**Work required**
The output should be all entries, each matching the original exactly.

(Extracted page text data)
****

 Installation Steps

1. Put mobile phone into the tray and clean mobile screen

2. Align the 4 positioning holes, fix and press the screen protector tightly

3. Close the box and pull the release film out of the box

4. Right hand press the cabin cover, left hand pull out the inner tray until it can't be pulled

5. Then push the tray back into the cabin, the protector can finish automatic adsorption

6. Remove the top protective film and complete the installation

****

**Answer to this problem**
 Installation Steps

1. Put mobile phone into the tray and clean mobile screen

2. Align the 4 positioning holes, fix and press the screen protector tightly

3. Close the box and pull the release film out of the box

4. Right hand press the cabin cover, left hand pull out the inner tray until it can't be pulled

5. Then push the tray back into the cabin, the protector can finish automatic adsorption

6. Remove the top protective film and complete the installation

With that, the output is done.